Dans son arrêt n° 021/2019 du 24 janvier 2019, la CCJA a décidé qu’au regard de sa nature et de la qualité de ses auteurs, une transaction de diamant intervenue entre les parties constitue un acte de commerce au sens de l’article 3 de l’Acte uniforme portant sur le droit commercial général. Ainsi, en soi, une affaire de cette nature soulève des questions relatives à l’interprétation et à l’application d’un Acte uniforme ; que la compétence de la CCJA est donc par principe acquise.

Cette position ressort de la cause qui a opposé la Société World Connection Sarl à la Banque Centrale du Congo (en sigle BCC) et la République Démocratique du Congo (en sigle RDC).

En effet, en octobre 1994, la société World Connection remettait à la Banque Centrale du Congo un colis de diamant d’une valeur expertisée de USD. 2.639.021, pour exportation, vente et rapatriement du prix.

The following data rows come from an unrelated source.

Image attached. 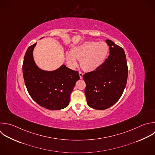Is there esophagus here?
Instances as JSON below:
<instances>
[{
  "mask_svg": "<svg viewBox=\"0 0 155 155\" xmlns=\"http://www.w3.org/2000/svg\"><path fill=\"white\" fill-rule=\"evenodd\" d=\"M79 76H80V78H81V79H82V76H83V75H84V73H82V72L79 71Z\"/></svg>",
  "mask_w": 155,
  "mask_h": 155,
  "instance_id": "1",
  "label": "esophagus"
}]
</instances>
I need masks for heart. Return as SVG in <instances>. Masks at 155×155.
<instances>
[{"label":"heart","mask_w":155,"mask_h":155,"mask_svg":"<svg viewBox=\"0 0 155 155\" xmlns=\"http://www.w3.org/2000/svg\"><path fill=\"white\" fill-rule=\"evenodd\" d=\"M108 51L109 47L104 42H85L73 47L71 52H67L66 59L72 68L77 67V59H81V65L85 70L93 71L104 64Z\"/></svg>","instance_id":"heart-1"}]
</instances>
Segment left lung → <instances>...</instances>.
I'll return each instance as SVG.
<instances>
[{
	"label": "left lung",
	"instance_id": "8db88e82",
	"mask_svg": "<svg viewBox=\"0 0 155 155\" xmlns=\"http://www.w3.org/2000/svg\"><path fill=\"white\" fill-rule=\"evenodd\" d=\"M110 55L98 69L85 73V94L89 107L105 110L120 99L125 88L128 67L124 50L112 41L107 39Z\"/></svg>",
	"mask_w": 155,
	"mask_h": 155
}]
</instances>
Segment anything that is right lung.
Returning <instances> with one entry per match:
<instances>
[{
    "mask_svg": "<svg viewBox=\"0 0 155 155\" xmlns=\"http://www.w3.org/2000/svg\"><path fill=\"white\" fill-rule=\"evenodd\" d=\"M36 44L27 49L22 66L28 92L37 104L47 109H63L69 105L70 94L76 82L80 79L79 72L68 68L64 64L53 71L41 69L33 58Z\"/></svg>",
    "mask_w": 155,
    "mask_h": 155,
    "instance_id": "right-lung-1",
    "label": "right lung"
}]
</instances>
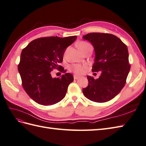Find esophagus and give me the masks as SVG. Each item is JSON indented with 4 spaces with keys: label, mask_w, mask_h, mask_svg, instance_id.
Returning <instances> with one entry per match:
<instances>
[{
    "label": "esophagus",
    "mask_w": 146,
    "mask_h": 146,
    "mask_svg": "<svg viewBox=\"0 0 146 146\" xmlns=\"http://www.w3.org/2000/svg\"><path fill=\"white\" fill-rule=\"evenodd\" d=\"M73 77H74V80H78V78H80V76H78V75H76V74H74Z\"/></svg>",
    "instance_id": "esophagus-1"
}]
</instances>
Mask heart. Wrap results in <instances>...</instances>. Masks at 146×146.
<instances>
[{"label":"heart","mask_w":146,"mask_h":146,"mask_svg":"<svg viewBox=\"0 0 146 146\" xmlns=\"http://www.w3.org/2000/svg\"><path fill=\"white\" fill-rule=\"evenodd\" d=\"M78 46L83 53L88 50L89 48H92L90 44H89L87 42H84V41H81V42L78 43ZM88 68V66L86 63H84V64H77V63H74V64H72L70 66V70L77 74H82L86 72Z\"/></svg>","instance_id":"b5f03b06"}]
</instances>
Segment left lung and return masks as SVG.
Listing matches in <instances>:
<instances>
[{
	"mask_svg": "<svg viewBox=\"0 0 146 146\" xmlns=\"http://www.w3.org/2000/svg\"><path fill=\"white\" fill-rule=\"evenodd\" d=\"M94 47L92 71L101 74L98 79L88 76L89 84L83 89L86 98L102 103L113 99L125 86L130 70L128 48L120 39L109 33H91L83 36Z\"/></svg>",
	"mask_w": 146,
	"mask_h": 146,
	"instance_id": "left-lung-1",
	"label": "left lung"
}]
</instances>
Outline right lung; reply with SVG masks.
<instances>
[{"instance_id": "obj_1", "label": "right lung", "mask_w": 146, "mask_h": 146, "mask_svg": "<svg viewBox=\"0 0 146 146\" xmlns=\"http://www.w3.org/2000/svg\"><path fill=\"white\" fill-rule=\"evenodd\" d=\"M76 38V36L40 37L32 40L22 50L18 65L22 86L36 103L52 106L65 98L74 78L58 64L63 61L66 48ZM54 69L66 74L61 78H53L50 73Z\"/></svg>"}]
</instances>
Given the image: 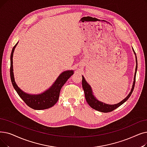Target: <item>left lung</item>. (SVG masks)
Masks as SVG:
<instances>
[{
    "label": "left lung",
    "instance_id": "left-lung-1",
    "mask_svg": "<svg viewBox=\"0 0 147 147\" xmlns=\"http://www.w3.org/2000/svg\"><path fill=\"white\" fill-rule=\"evenodd\" d=\"M134 52L135 53V50L133 49ZM136 55V53H135ZM136 69H135V77H134V82H133V86L131 88V90L129 94L127 95V97L124 98L123 100L121 101L120 103L116 104V105H107L104 103H102L101 101H99L97 100L96 98L94 97V96L92 94V89L91 86L88 85V83L86 82L85 79H84V76H82V87L83 89H84V93H85V96L86 100L87 101V103L88 105L90 106L92 109L97 110L98 111L101 112H110L113 111V110L116 109L117 108L119 107L121 105H123L124 102H125L127 100L129 99V98L130 97L131 94L133 92V91L134 89V88H135V81H136V71H137V68H138V62H137V58L136 56Z\"/></svg>",
    "mask_w": 147,
    "mask_h": 147
}]
</instances>
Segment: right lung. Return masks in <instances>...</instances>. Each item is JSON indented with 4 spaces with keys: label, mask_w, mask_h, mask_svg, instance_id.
Masks as SVG:
<instances>
[{
    "label": "right lung",
    "mask_w": 147,
    "mask_h": 147,
    "mask_svg": "<svg viewBox=\"0 0 147 147\" xmlns=\"http://www.w3.org/2000/svg\"><path fill=\"white\" fill-rule=\"evenodd\" d=\"M18 42L12 48L11 54V65H10V76L13 87L20 97L24 101L29 107L35 110H43L54 106L58 101L59 97V93L62 86L65 84L67 80L73 74V71H66L61 74L58 78L56 79L54 84L48 90L41 94L30 95L24 92L18 87L14 80L13 74V67H12V57L15 47Z\"/></svg>",
    "instance_id": "1"
}]
</instances>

La B.C.C exportait le colis pour le vendre à la société de droit Belge BUBA SEBER DIAMOND MARCHANTS à Anvers.

Estimant que la banque ne l’avait pas mise dans ses droits après la vente du colis, la société World Connection S.A va saisir le Tribunal de commerce de Kinshasa/Gombe, en paiement de la somme de USD 2.639021. En date du 15 mars 2011, ce Tribunal va condamner, par défaut, la BCC au paiement de la somme réclamée, plus DI ainsi qu’aux intérêts judiciaires au taux de 8% l’an.

La BCC fera opposition contre cette décision mais le même tribunal reconduisait la décision du 15 mars 2011 par jugement RCE2438/1746 rendu le 22 février 2012.

En appel, la Cour de Kinshasa/Gombe déclarait ce recours irrecevable, par un arrêt rendu en date du 30 novembre 2012, et cet arrêt ne fera l’objet d’aucun pourvoi.

A la suite des procédures d’exécution des décisions obtenues, la République Démocratique du Congo va former, par assignation du 29 juillet 2014, tierce opposition devant le Tribunal de commerce de Kinshasa-Gombe contre le jugement N°RCE 2438/1746 du 22 février 2012 susvisé.

Après la procédure de renvoi de juridiction pour cause de suspicion légitime, l’affaire sera renvoyée devant le Tribunal de commerce de Lubumbashi auquel la République Démocratique du CONGO demandait de suspendre l’exécution du jugement dont tierce opposition, de constater l’inexistence de la créance de 2.639.021 $ USD et de condamner la société World Connection au paiement de l’équivalent en francs Congolais de la somme de 100.000 $ USD, en guise de dommages-intérêts.

Par jugement avant-dire-droit n°RAC 1632/RR2318 du 9 mai 2016, le Tribunal de commerce de Lubumbashi, au visa, entre autres, du Traité de l’OHADA, de la Constitution de la République Démocratique du Congo, et du Code de procédure civile, ordonnait la suspension de l’exécution du jugement RCE 2438/176 susvisé et renvoyait « la cause en prosécution à l’audience publique de la diligence de la partie République Démocratique du Congo ».

Mécontentes, les société Word Connection et la BCC vont interjeter appels contre cet avant dire droit.

Le 3 novembre 2016, la Cour de Lubumbashi rendait l’arrêt de défaut-congé objet du présent recours.

En cassation devant la CCJA, la RDC soutient que le pourvoi porte non pas sur des moyens fondés sur la mauvaise application ou interprétation d’un Acte uniforme ou Règlement prévu au Traité de l’OHADA, mais sur des dispositions de droit interne.

La CCJA ne va pas suivre cette argumentation.